Since 2006 I’ve lived in south-central China. I’ve been working with the English Language Institute/China (ELIC) teaching English, leading a teaching team, and studying Chinese. When I went I thought I’d be there for a year, but it turned into a long-term commitment. When I go back this fall I’m moving to a city in northeast China. I’ll be in a new role as part of the language teaching staff at the language school, teaching introductory Chinese to people who want to stay longer term, and getting more involved in the cultural education side of things. I’ll also be a full-time Chinese student myself.
There were times I wanted to come home. When you live full-on in a foreign context, it’s a traumatic experience. Your entire world has been flipped upside down and everything comes tumbling out. But when I stopped and looked around I realized that much of my dissatisfaction was very self-driven.

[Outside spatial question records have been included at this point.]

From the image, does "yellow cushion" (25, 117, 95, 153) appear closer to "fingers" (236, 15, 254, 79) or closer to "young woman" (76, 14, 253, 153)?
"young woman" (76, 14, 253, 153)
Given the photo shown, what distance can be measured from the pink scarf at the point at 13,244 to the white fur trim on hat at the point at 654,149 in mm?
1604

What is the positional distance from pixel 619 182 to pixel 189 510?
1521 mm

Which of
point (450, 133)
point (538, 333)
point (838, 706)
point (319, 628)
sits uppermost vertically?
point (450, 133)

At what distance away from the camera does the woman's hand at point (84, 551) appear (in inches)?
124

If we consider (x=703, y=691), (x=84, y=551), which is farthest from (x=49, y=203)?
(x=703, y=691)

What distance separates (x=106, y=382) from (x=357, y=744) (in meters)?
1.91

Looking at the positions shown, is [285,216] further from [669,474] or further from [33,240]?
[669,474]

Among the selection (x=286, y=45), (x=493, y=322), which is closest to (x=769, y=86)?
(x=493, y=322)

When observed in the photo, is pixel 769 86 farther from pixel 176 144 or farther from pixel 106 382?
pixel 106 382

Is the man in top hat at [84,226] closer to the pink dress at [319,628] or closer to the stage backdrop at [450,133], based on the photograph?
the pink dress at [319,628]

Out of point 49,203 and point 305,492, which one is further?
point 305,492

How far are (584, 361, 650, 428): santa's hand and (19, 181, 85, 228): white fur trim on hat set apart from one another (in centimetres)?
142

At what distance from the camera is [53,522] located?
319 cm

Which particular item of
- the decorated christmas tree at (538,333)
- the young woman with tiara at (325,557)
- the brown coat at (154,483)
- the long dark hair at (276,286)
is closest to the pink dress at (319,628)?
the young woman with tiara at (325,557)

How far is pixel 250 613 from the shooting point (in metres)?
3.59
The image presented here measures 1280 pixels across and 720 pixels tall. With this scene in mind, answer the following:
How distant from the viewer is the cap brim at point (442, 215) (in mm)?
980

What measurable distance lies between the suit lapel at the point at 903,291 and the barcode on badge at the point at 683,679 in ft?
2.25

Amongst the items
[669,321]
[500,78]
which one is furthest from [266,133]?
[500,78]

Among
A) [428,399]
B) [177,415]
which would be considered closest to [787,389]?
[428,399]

I had a lot of support from friends and family. A lot of people reminding me that I’m young, and I wouldn’t regret the time I spent in China. Reminding me that there are things in China I really care about. I knew the right thing was to stay.
I’m better for having stuck it out. If I had left I would never have led a teaching team. I wouldn’t know the students I’ve built relationships with. I wouldn’t be going back in a new role that I’m really excited about. None of those doors would be open. I’m doing work that I feel is meaningful. Not just work that gives me a paycheck, but work that brings me fulfillment.
Bethel taught me how to pay attention to the world and find a way forward. I gained a lot of cultural research tools in my history major. I learned how to attach one idea to another. In college, that comes out as a paper. Now I’m living life and I can use those same tools to live and learn in a foreign country. It’s critical thinking. That’s been really helpful.
If I could offer advice to Bethel students, I’d say this: You have 4 years in this place. Dig in. If you want to do something, do it. That’s what it’s there for. If there’s something you want to do at Bethel, don’t give me reasons why you can’t. Find the people who are going to help you and encourage you, then do it.